Go through the records and restate them word for word, omitting images.

(Entries shown Opens)

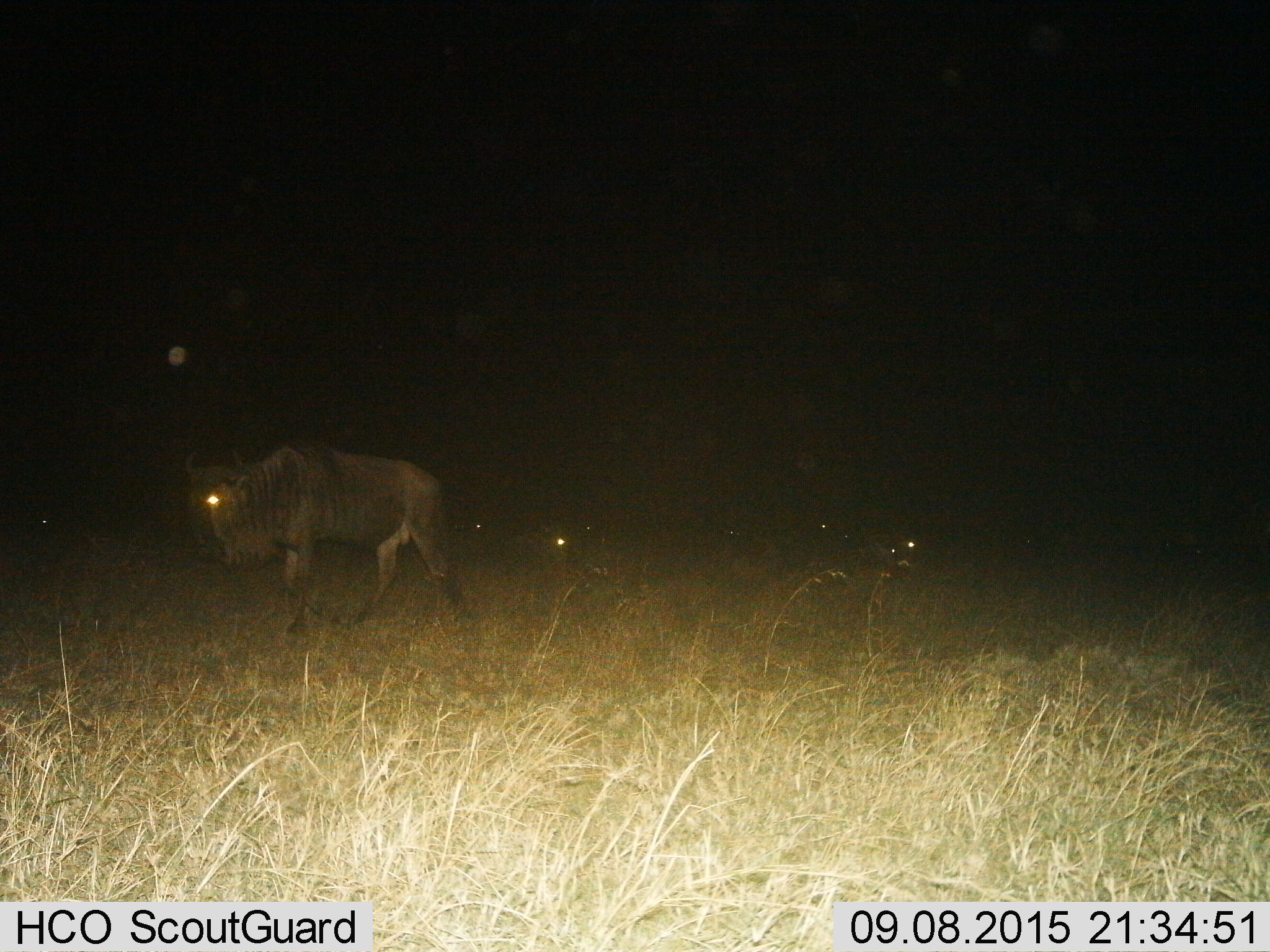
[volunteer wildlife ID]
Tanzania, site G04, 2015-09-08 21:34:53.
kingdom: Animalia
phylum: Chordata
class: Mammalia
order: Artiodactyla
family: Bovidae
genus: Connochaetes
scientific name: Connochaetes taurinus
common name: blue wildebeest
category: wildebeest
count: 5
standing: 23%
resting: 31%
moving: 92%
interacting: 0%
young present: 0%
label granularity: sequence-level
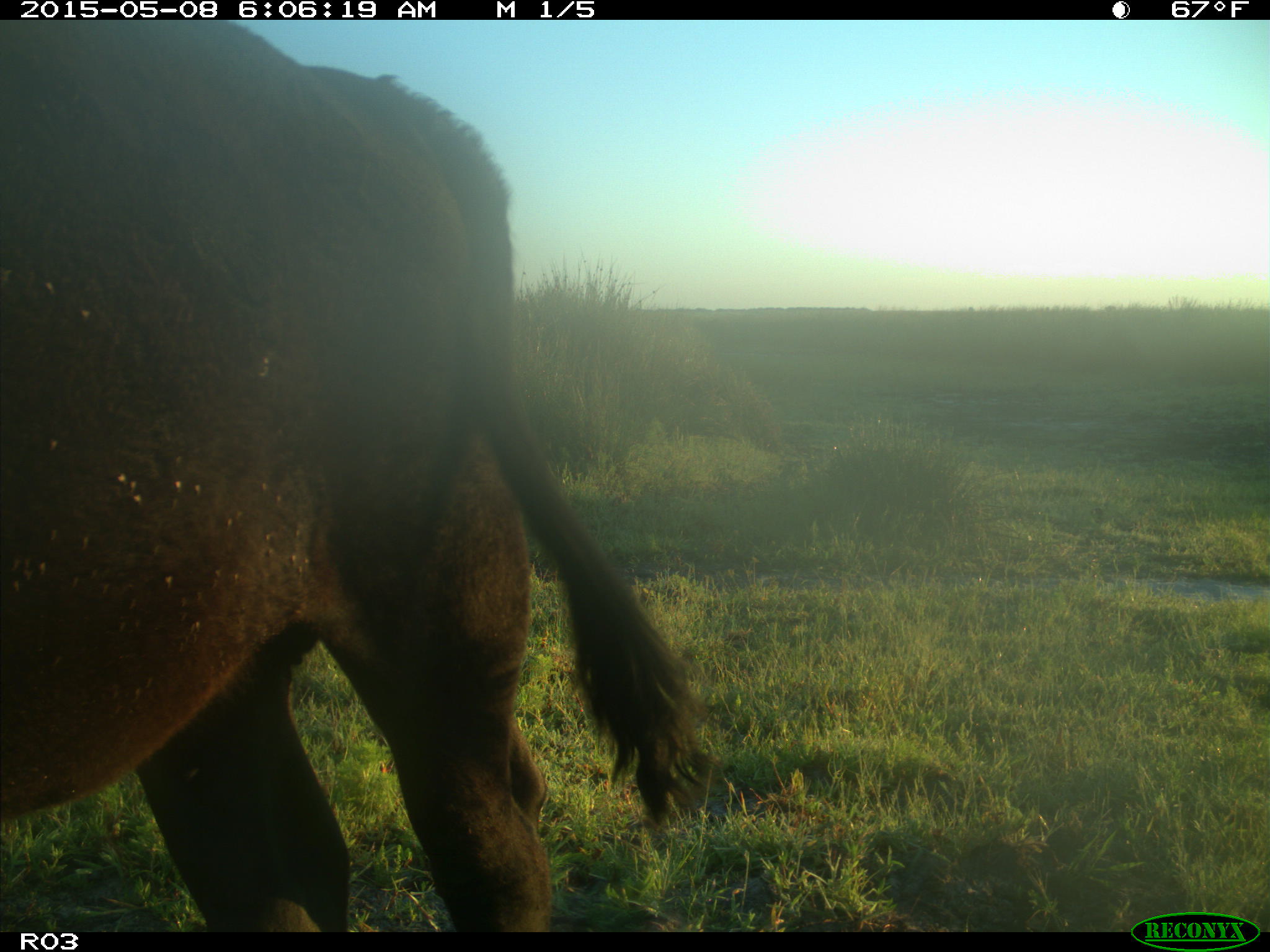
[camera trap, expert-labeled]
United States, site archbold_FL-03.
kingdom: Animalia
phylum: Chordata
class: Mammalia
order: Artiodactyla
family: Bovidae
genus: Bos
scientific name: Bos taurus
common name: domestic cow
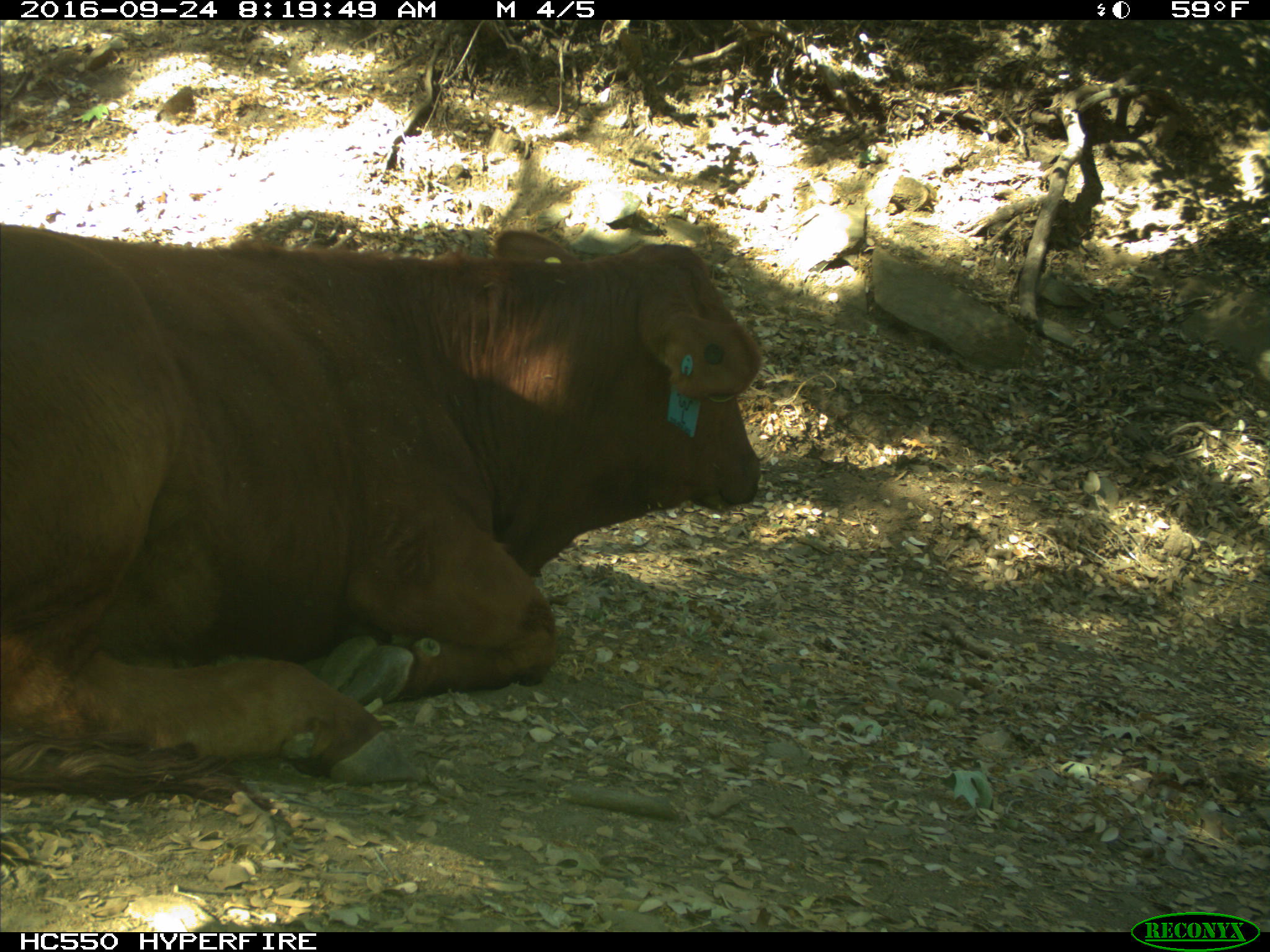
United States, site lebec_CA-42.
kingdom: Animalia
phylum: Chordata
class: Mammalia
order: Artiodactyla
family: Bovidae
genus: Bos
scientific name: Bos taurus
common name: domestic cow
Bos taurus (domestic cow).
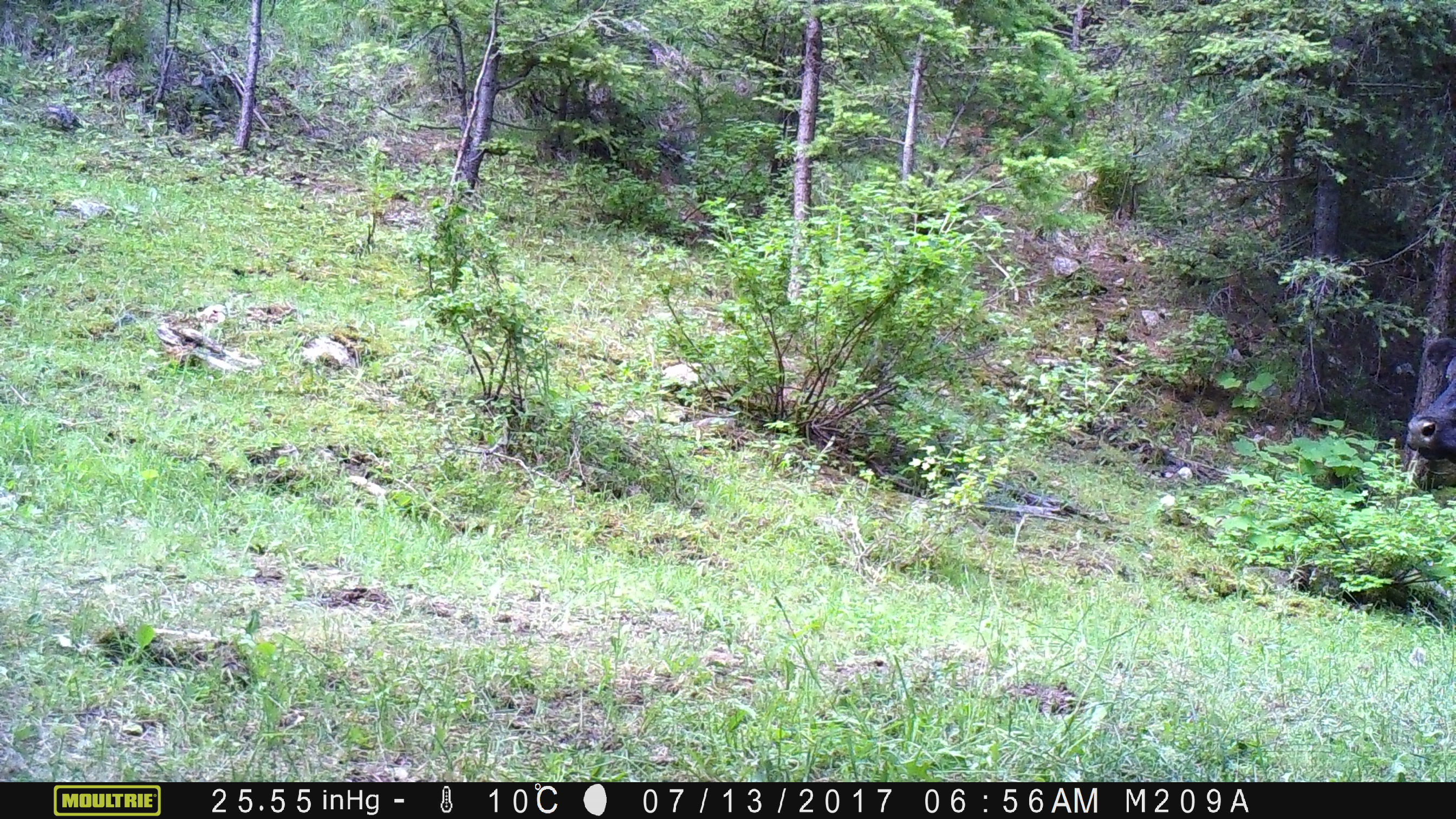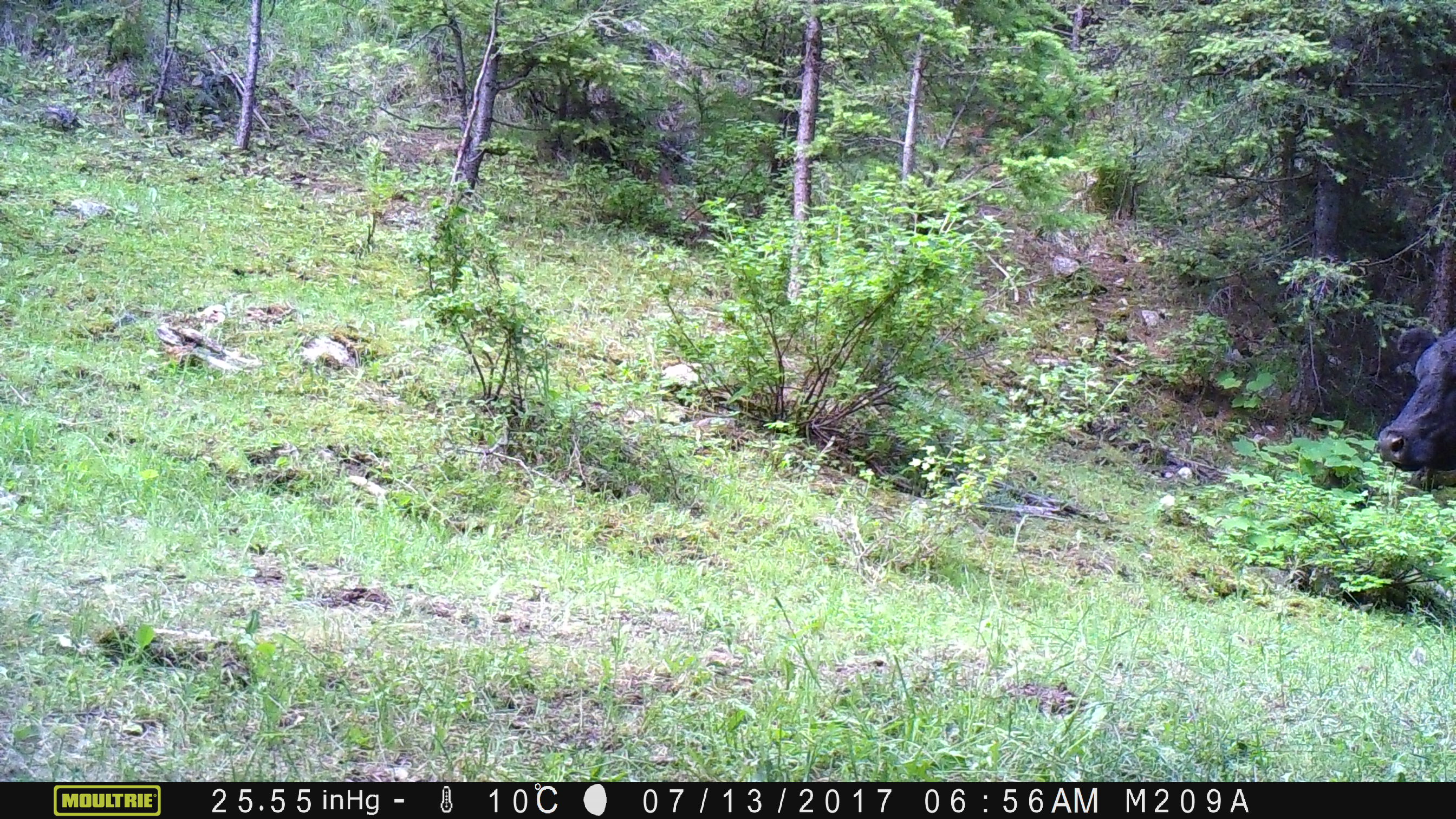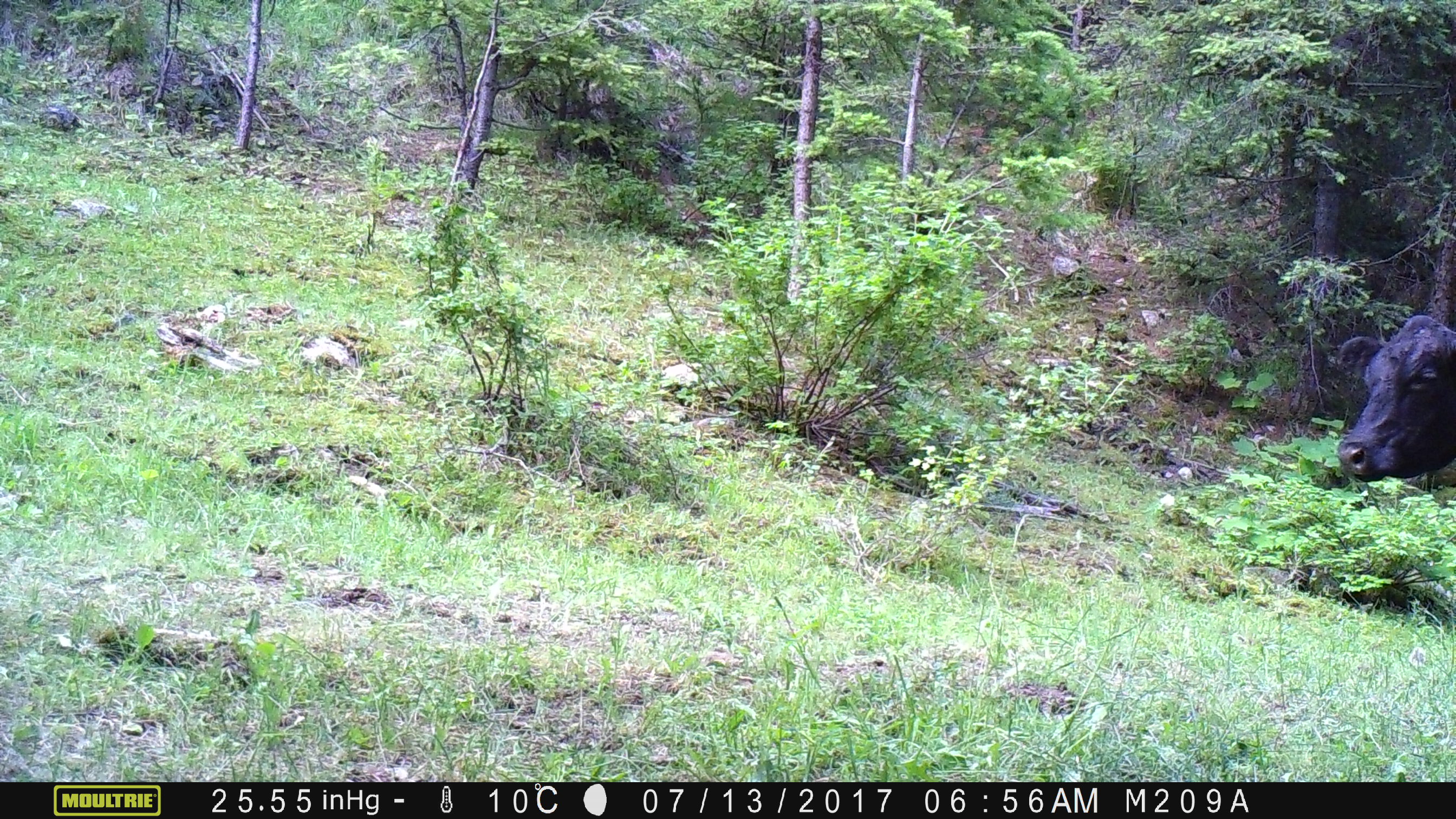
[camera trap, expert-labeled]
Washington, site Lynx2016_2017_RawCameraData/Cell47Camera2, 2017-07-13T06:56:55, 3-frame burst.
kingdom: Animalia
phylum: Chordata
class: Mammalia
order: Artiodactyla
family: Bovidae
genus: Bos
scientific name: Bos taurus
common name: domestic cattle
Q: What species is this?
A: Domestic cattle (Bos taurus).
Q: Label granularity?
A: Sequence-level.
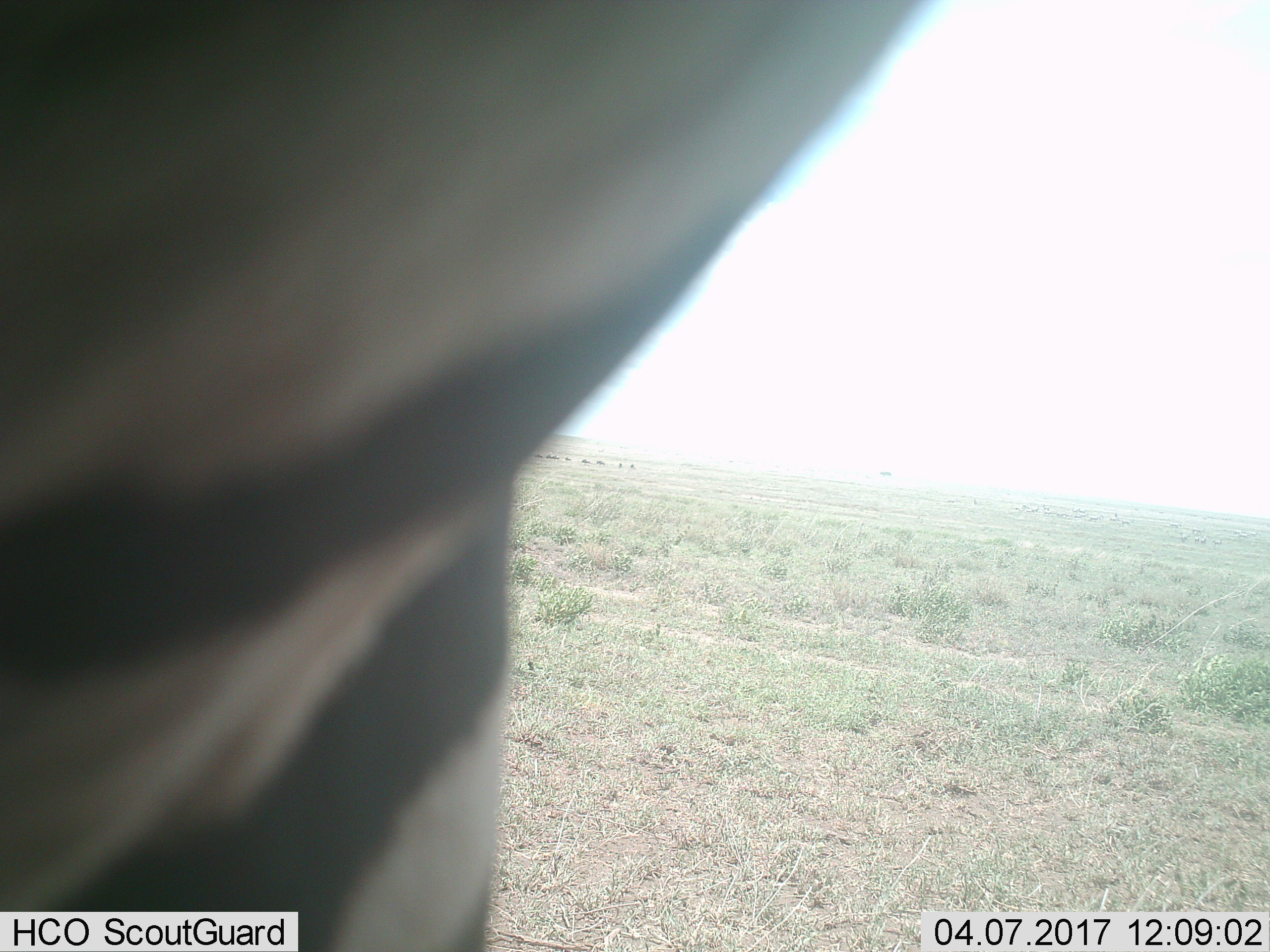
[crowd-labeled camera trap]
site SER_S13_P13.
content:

(Entries shown Closes)

• Response area:
[volunteer wildlife ID]
Tanzania, site G04, 2015-09-08 21:34:53.
kingdom: Animalia
phylum: Chordata
class: Mammalia
order: Artiodactyla
family: Bovidae
genus: Connochaetes
scientific name: Connochaetes taurinus
common name: blue wildebeest
category: wildebeest
count: 5
standing: 23%
resting: 31%
moving: 92%
interacting: 0%
young present: 0%
label granularity: sequence-level
[camera trap, expert-labeled]
United States, site archbold_FL-03.
kingdom: Animalia
phylum: Chordata
class: Mammalia
order: Artiodactyla
family: Bovidae
genus: Bos
scientific name: Bos taurus
common name: domestic cow
United States, site lebec_CA-42.
kingdom: Animalia
phylum: Chordata
class: Mammalia
order: Artiodactyla
family: Bovidae
genus: Bos
scientific name: Bos taurus
common name: domestic cow
Bos taurus (domestic cow).
[camera trap, expert-labeled]
Washington, site Lynx2016_2017_RawCameraData/Cell47Camera2, 2017-07-13T06:56:55, 3-frame burst.
kingdom: Animalia
phylum: Chordata
class: Mammalia
order: Artiodactyla
family: Bovidae
genus: Bos
scientific name: Bos taurus
common name: domestic cattle
Q: What species is this?
A: Domestic cattle (Bos taurus).
Q: Label granularity?
A: Sequence-level.
[crowd-labeled camera trap]
site SER_S13_P13.
content:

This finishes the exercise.